The judge pointed to the pastor’s testimony that “in accordance with the belief that baptism is a public declaration of faith, it is the long-standing custom and practice of the church each week to report in the Sunday bulletin the name of any person who was baptized the previous Sunday.”

Those announcements are then “delivered to individuals who are unable to attend services in person, and made available on the church’s website,” something the man did not specifically request to be shielded from, the pastor said.

The way the baptism was conducted and publicized was “rooted in religious belief,” the court found. “Per the church autonomy doctrine, the courts lack subject matter jurisdiction over the matter.”

Three justices disagreed, and two explained why.

“The present case does not involve a question of discipline, faith, or ecclesiastical rule decided by a church tribunal, nor does it involve an internal, administrative matter,” wrote Justice Yvonne Kauger. “It merely involves the church’s publication of appellant’s name on the internet.”

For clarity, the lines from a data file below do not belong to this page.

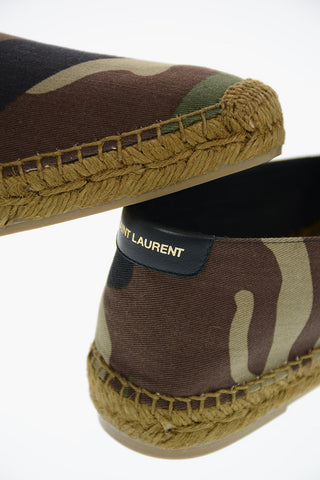 Camouflage Printed Canvas Espadrilles with Straw Trimmings and Embroidered Detail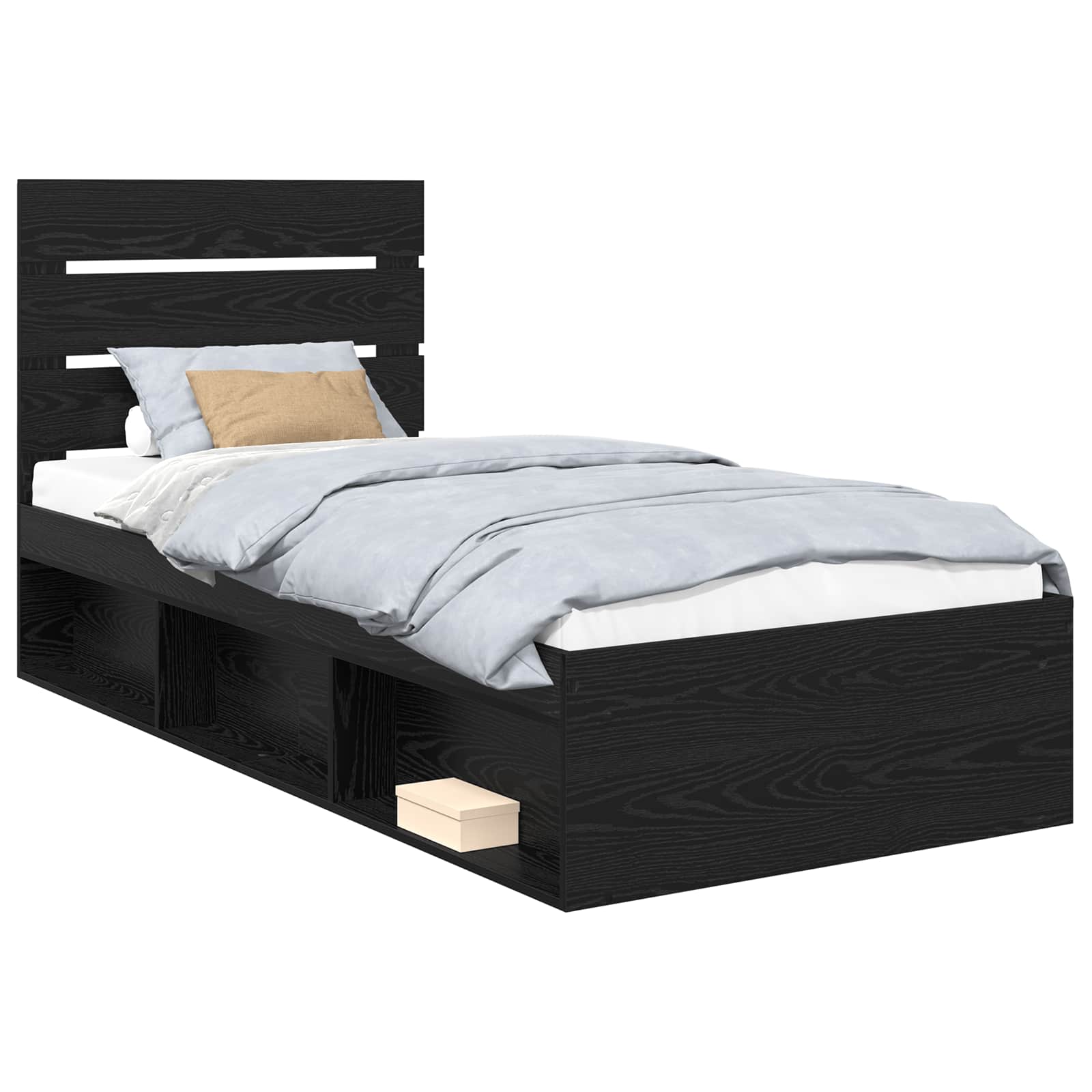 Krevetna konstrukcija Crna 75 x 190 cm Čvrsto borovo drvo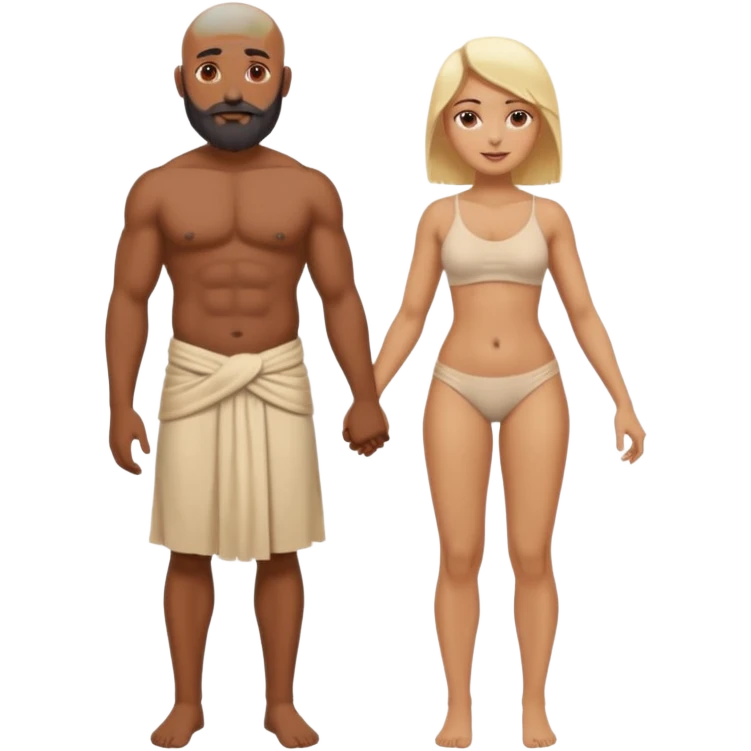 Naked Indian bald man with a beard holding hands with naked blonde fit woman emoji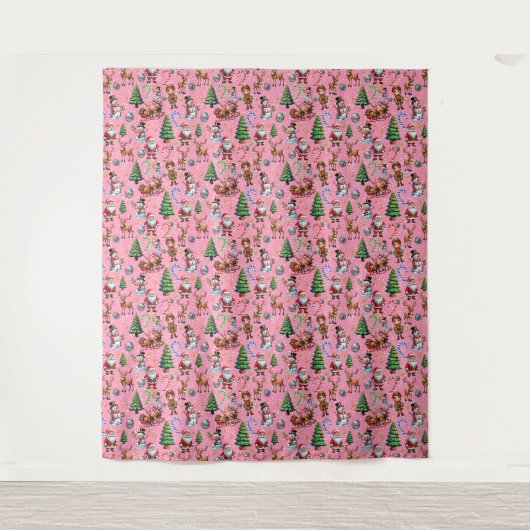 Tenture Pink Background Christmas Decorative Pattern (Devant)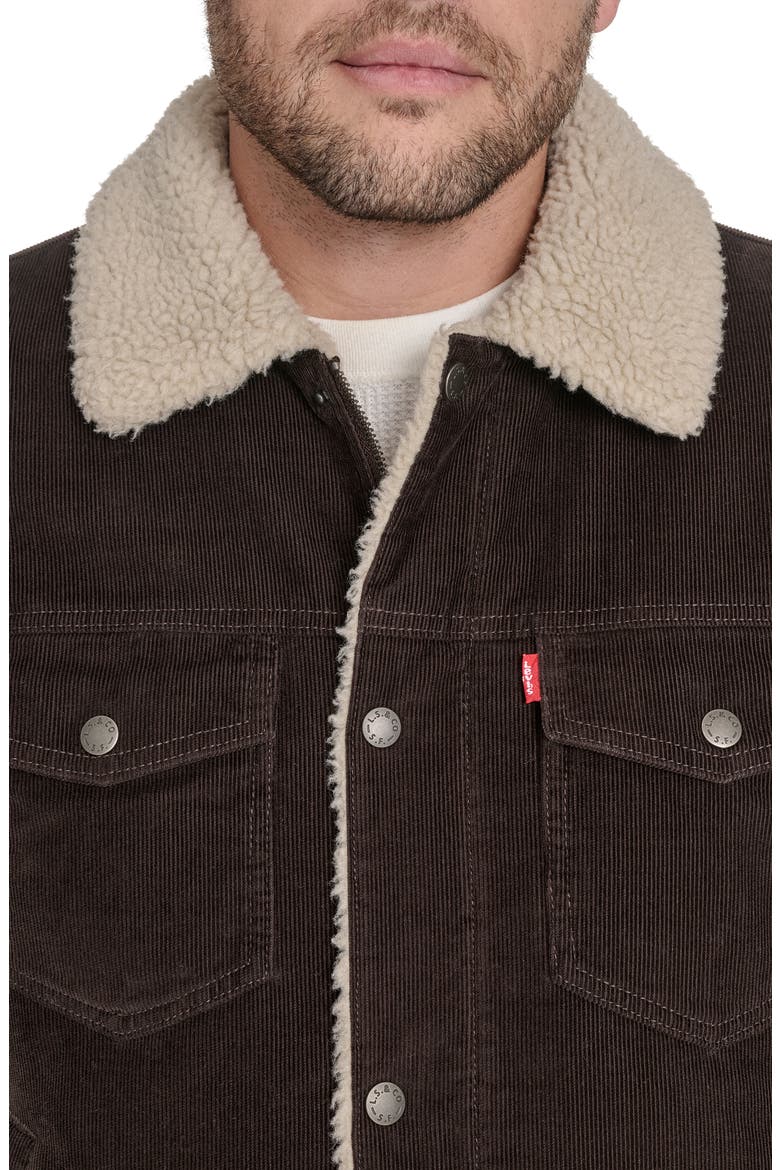 Corduroy & Faux Shearling Depot Jacket, Alternate, color, CHOCOLATE BROWN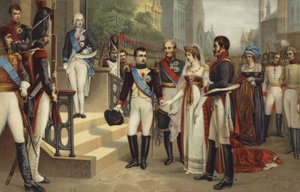 Napoleon I og Dronningen af Preussen (farvet litografi) af French School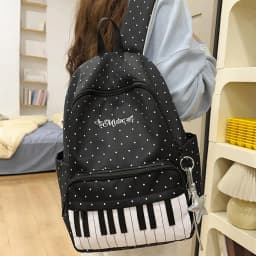 Nylon Casual Backpack 16.9 Inch Polka Dot Piano Key School Bag with Pendant for Teen Girls Travel Shopping Daily Use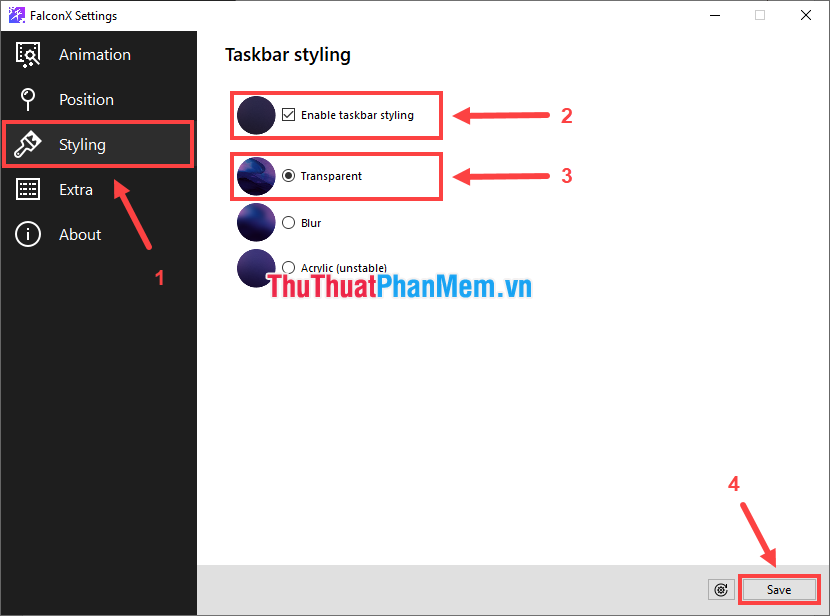 Đánh dấu ô Enable taskbar styling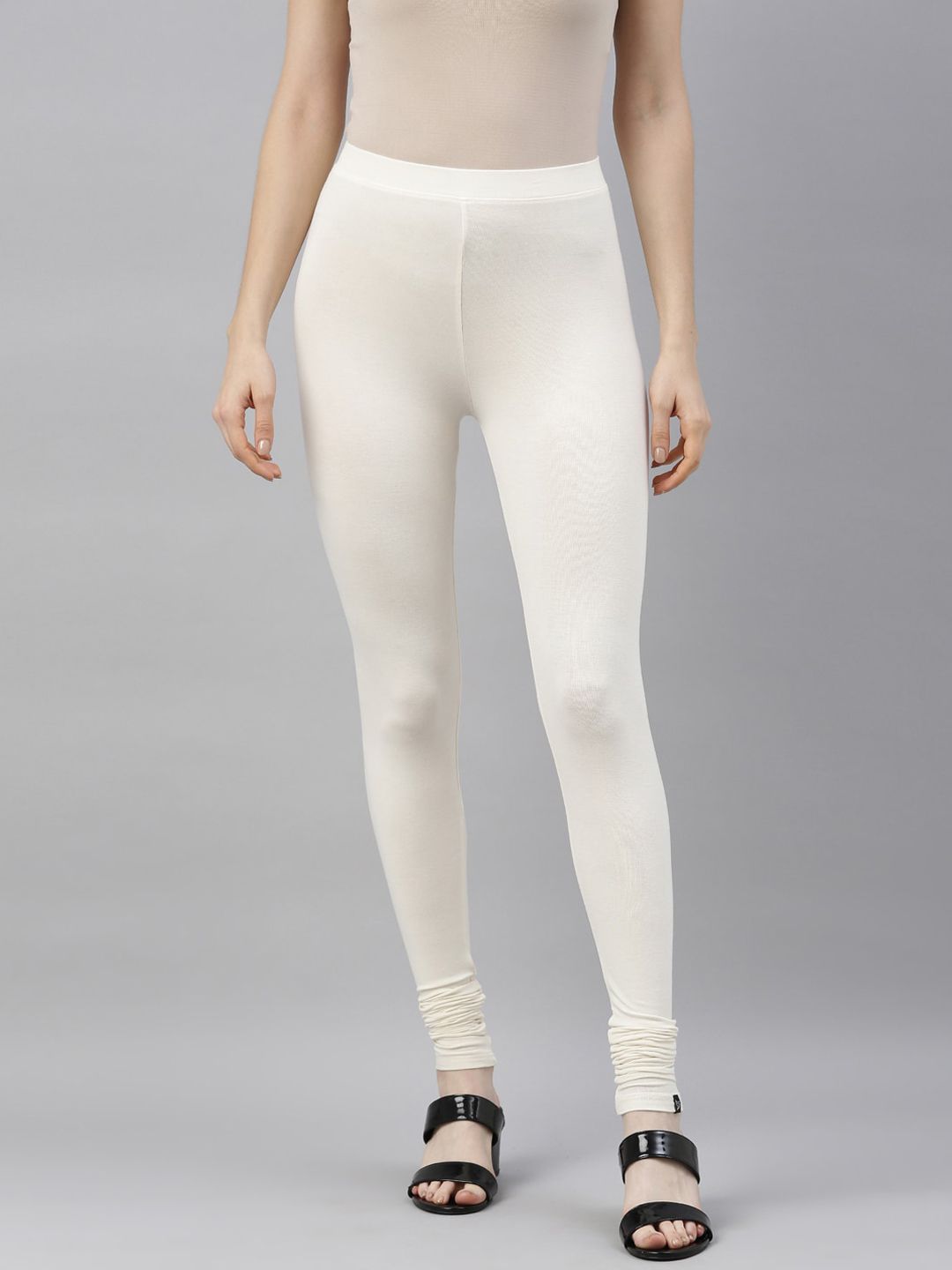 TWIN BIRDS Women Off White Solid Churidar-Length Leggings Price in India
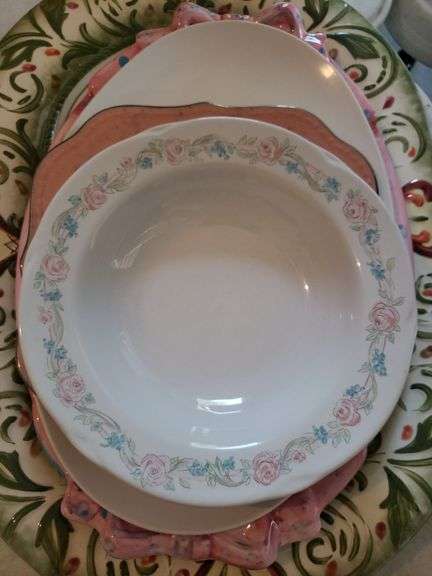 Fitz & Floyd Serving Dish, Easter Dish, Plastic Dish, Cunningham & Picket Decorative Plate, & Corningware Vintage Rose Bowl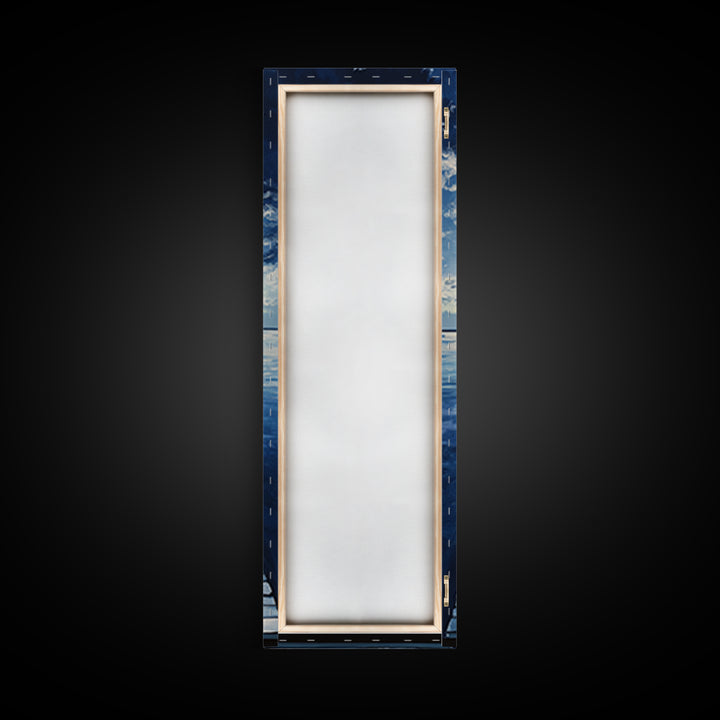 Dockside Tranquility Coastal Wall Art Framed Canvas Print Nautical Painting Blue and Green Wall Art Above Sofa Art Lake Tahoe Art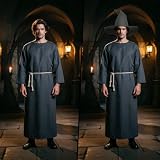 BSBUY Średniowieczny kostium czarodzieja, średniowieczny renesansowy szlafrok, kostium cosplay szata dorosły płaszcz z paskiem i kapeluszem, sukienka czarodzieja dla dorosłych na Halloween karnawał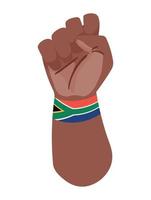 fist with south africa flag vector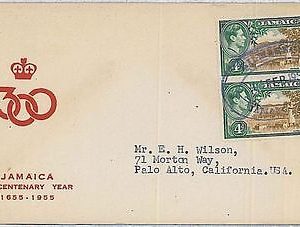 POSTAL HISTORY  cover  -  JAMAICA 1956 : KILMARNGOK to USA
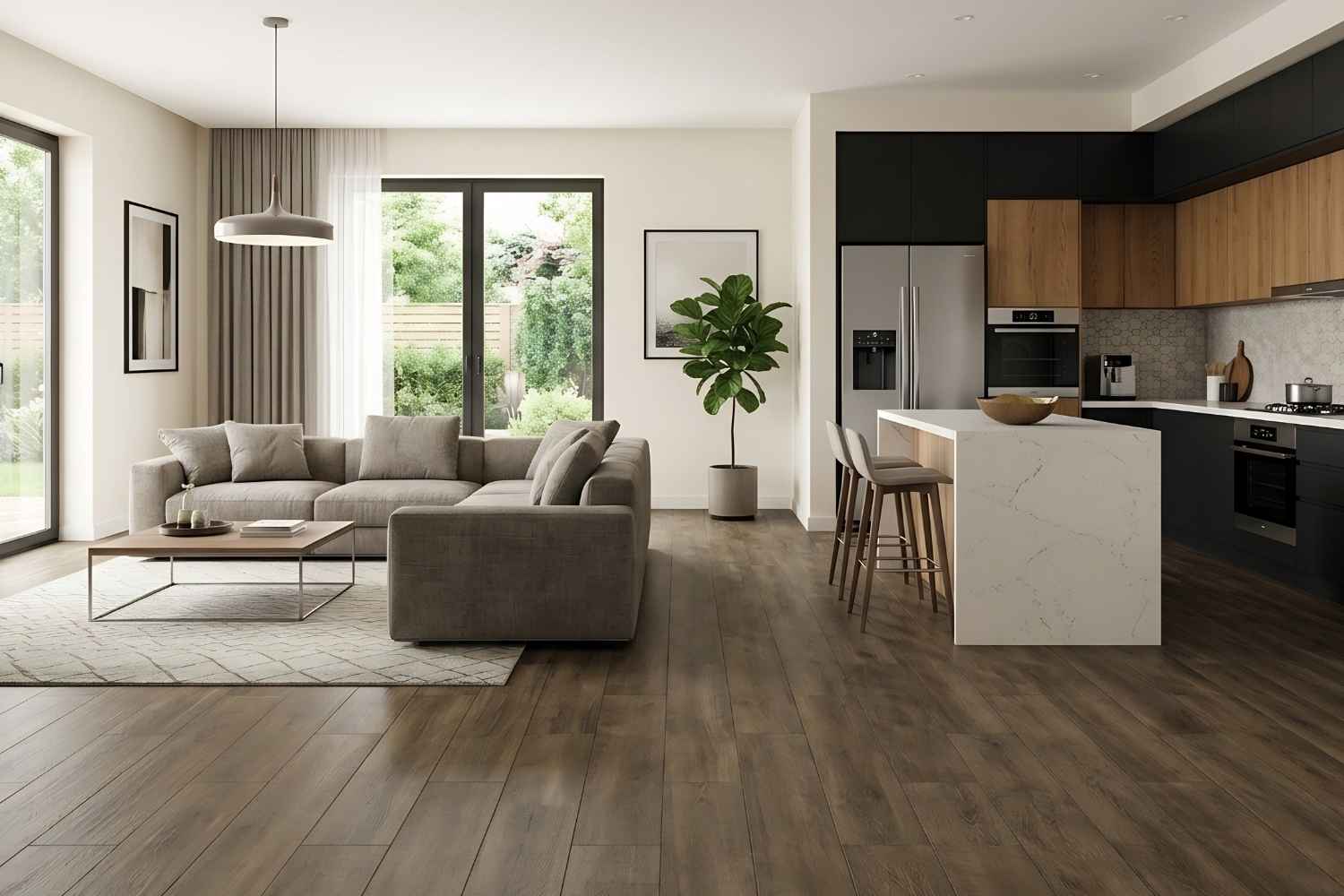 Fliese Holzoptik dunkelbraun Wohnzimmer 20x120 cm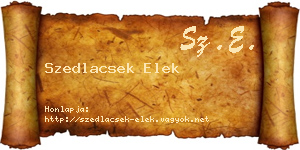 Szedlacsek Elek névjegykártya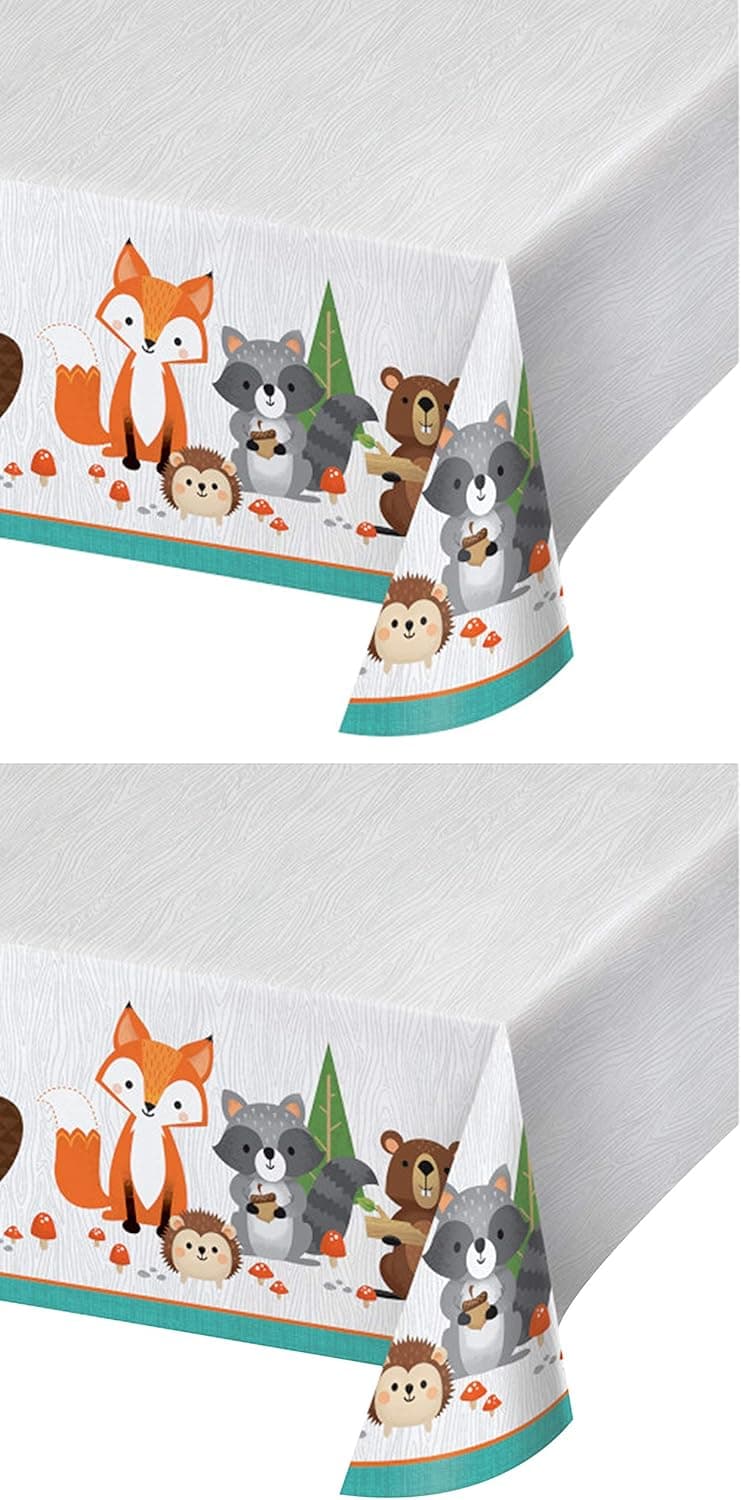 Sunnyout Wild One Woodland Safari Party Tablecloth & Party Planning Guide - Set of 2 Plastic Table Covers - Animal Theme Decoration for Kids Event, Boys & Girls Birthday - Zoo Themed Supplies - 54x102
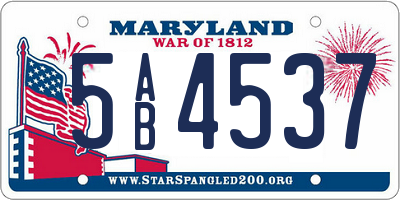 MD license plate 5AB4537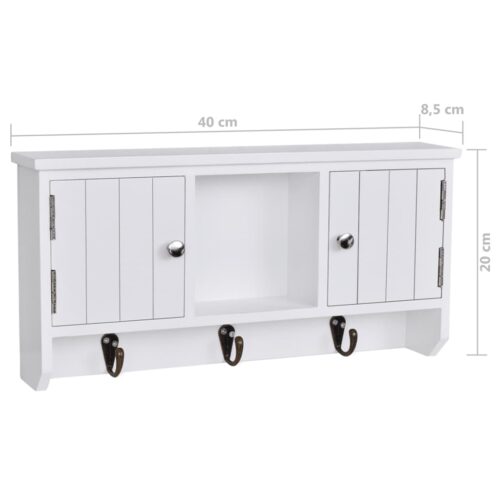 Wall Cabinet for Keys Jewellery with Doors Hooks - Image 8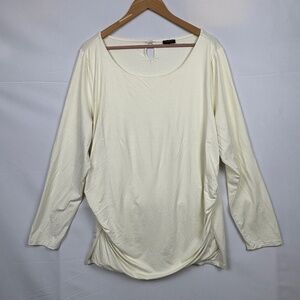 Talbots Long Sleeve Knit 2-Layer Top Blouse 2X Ruched Office Modest Minimalist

The PC(USA) Book of Order asks for a written record of baptisms, but doesn’t require that it be published online, she wrote.

In addition, this suit “satisfies an exception to the church autonomy doctrine” for serious “threats to public safety peace, or order,” she wrote.

“[A]ssuming that the allegations are true, Appellant not only personally suffered harm, but public safety and order were harmed as well,” she wrote. “He cannot use his own name in this very case because of the continuing threat to his safety, and the public harm that religiously-motivated attacks have been proven to cause.”

The man’s attorney said he was considering petitioning the court for a rehearing. The church’s attorney said the court made an important stand for religious liberty.

“This is the first case in the United States in which a court has affirmed that how a church conducts its baptisms is only the business of the church and is not subject to interference by the civil courts,” attorney John Tucker said. “That’s important, because baptism is an essential core concept of Christianity.”

It’s not the first time the internet has gotten Christians in trouble overseas. In 2014, a Canadian Christian working in China posted an audio file on his church’s website explaining how he was trying to reach North Korea with the gospel. He was later imprisoned in China for two years on espionage charges.